** Document segment follows **
Bank stocks have been outperforming this year as the economy reopens and the prospect of higher interest rates loom on the horizon. Wells Fargo has been the clear standout among bank stocks, up 57% year-to-date at around $47 a share. The turnaround in Wells Fargo is particularly sweet for shareholders, given that the lender had been grappling with a significant crisis even before the global pandemic caused an economic downturn last year.
Before the pandemic, Wells Fargo dealt with a fake account scandal that cost the bank $3 billion in legal settlements. This came after the bank was caught using widespread fraud to meet its sales goals. Their lenders opened millions of accounts in customers’ names without their knowledge, signed account holders up for credit cards, created fake identification numbers, forged signatures, and even transferred customers’ money without their knowledge. As scandals go, it was a doozy. With the scandal and settlement behind it, Wells Fargo is once again in the good graces of investors, and its share price is marching higher.
In April, Wells Fargo posted EPS of $1.05, an increase of 77% vs. the same period a year ago. It also crushed Wall Street views for earnings of 69 cents per share. The bank reported revenue of $18.06 billion, which was also much better than analysts expected.
Consumer banking revenue was flat at $8.65 billion. Commercial banking revenue fell 12% to $2.2 billion. Corporate and investment banking revenue grew 7% to $3.6 billion. Wealth management revenue rose 8% to $3.5 billion.
WFC stock currently has a strong, but not ideal, IBD Composite Rating of 82. This puts it in the top 18% of all stocks tracked. It has taken significant strides in improving this critical metric in recent months.
The Stock Checkup Tool shows Wells Fargo earnings are lagging its strong stock market performance. Its Relative Strength Rating is currently 84 out of 99. This means WFC is in the top 16% of stocks in stock market performance over the past 12 months.
** End of Document segment **
> _Task instructions_:
[1] In the Wells Fargo article, how much did the fake account scandal cost the bank in legal settlements?
[2] Copy word for word the part of the Wells Fargo article that opens with the words containing "In April, Wells" and closes with "than analysts expected.".
** Data shown follows **
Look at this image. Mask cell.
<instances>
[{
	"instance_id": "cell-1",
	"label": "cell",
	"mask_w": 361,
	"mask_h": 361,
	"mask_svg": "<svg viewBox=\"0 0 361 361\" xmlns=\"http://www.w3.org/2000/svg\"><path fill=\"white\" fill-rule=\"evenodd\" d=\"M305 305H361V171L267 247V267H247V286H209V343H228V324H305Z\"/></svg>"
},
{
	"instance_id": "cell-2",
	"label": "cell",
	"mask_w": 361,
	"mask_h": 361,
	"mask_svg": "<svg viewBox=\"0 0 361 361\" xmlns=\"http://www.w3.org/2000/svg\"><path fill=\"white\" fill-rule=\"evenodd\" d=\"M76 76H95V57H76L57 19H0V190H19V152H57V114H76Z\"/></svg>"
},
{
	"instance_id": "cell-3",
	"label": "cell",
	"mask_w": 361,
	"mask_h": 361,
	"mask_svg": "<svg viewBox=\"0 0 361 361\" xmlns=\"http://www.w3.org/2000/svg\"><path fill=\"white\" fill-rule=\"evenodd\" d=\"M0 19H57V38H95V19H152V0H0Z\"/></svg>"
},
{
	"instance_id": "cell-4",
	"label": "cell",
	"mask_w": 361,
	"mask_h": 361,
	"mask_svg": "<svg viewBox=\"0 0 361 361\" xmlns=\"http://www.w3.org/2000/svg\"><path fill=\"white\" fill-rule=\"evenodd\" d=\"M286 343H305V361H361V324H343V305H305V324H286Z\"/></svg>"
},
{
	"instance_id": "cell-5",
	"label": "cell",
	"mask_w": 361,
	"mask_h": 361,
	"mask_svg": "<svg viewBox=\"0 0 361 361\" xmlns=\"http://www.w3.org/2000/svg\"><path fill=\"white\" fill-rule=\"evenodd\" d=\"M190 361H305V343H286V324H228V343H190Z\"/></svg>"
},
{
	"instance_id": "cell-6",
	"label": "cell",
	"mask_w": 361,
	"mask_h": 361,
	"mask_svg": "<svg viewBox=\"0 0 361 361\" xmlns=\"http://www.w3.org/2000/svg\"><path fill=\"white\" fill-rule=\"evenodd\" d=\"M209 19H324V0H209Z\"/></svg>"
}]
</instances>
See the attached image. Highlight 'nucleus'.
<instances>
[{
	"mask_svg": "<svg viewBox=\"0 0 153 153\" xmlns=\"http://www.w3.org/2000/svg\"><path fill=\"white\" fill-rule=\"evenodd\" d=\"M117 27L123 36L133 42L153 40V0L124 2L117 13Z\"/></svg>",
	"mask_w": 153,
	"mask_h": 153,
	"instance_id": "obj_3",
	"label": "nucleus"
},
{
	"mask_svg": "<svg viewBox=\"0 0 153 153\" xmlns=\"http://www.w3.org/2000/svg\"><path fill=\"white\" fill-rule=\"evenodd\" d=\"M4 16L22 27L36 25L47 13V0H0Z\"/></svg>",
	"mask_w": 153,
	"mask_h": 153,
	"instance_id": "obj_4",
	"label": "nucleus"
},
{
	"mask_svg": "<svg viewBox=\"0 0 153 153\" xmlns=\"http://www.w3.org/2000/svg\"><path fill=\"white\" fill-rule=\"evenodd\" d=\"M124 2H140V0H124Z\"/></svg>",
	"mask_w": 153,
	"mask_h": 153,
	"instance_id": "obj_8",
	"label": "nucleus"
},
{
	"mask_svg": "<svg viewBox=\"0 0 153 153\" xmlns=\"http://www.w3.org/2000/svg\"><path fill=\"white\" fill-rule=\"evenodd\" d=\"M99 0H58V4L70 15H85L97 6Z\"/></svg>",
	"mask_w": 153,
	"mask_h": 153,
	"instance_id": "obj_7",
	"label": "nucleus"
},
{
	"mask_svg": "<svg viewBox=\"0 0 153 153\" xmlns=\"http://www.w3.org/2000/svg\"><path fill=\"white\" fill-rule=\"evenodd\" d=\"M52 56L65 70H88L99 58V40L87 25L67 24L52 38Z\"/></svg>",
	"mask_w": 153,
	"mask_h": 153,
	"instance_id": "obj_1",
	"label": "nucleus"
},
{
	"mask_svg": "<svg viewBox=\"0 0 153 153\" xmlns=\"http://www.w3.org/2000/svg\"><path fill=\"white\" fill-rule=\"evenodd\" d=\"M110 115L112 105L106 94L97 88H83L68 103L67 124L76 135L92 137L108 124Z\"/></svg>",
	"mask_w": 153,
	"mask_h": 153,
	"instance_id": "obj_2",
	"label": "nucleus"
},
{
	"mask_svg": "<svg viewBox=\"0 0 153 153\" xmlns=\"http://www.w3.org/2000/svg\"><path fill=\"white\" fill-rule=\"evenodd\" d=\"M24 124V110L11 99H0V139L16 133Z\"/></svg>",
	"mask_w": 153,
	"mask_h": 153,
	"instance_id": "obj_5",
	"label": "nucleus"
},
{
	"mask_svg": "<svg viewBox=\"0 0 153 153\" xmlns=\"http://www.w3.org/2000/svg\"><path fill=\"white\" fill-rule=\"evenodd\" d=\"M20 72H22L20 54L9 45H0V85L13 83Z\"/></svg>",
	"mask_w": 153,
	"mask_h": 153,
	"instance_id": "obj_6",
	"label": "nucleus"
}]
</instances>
** End of Data shown **
> _Task-by-task outputs_:
[1] $3 billion

[2]
In April, Wells Fargo posted EPS of $1.05, an increase of 77% vs. the same period a year ago. It also crushed Wall Street views for earnings of 69 cents per share. The bank reported revenue of $18.06 billion, which was also much better than analysts expected.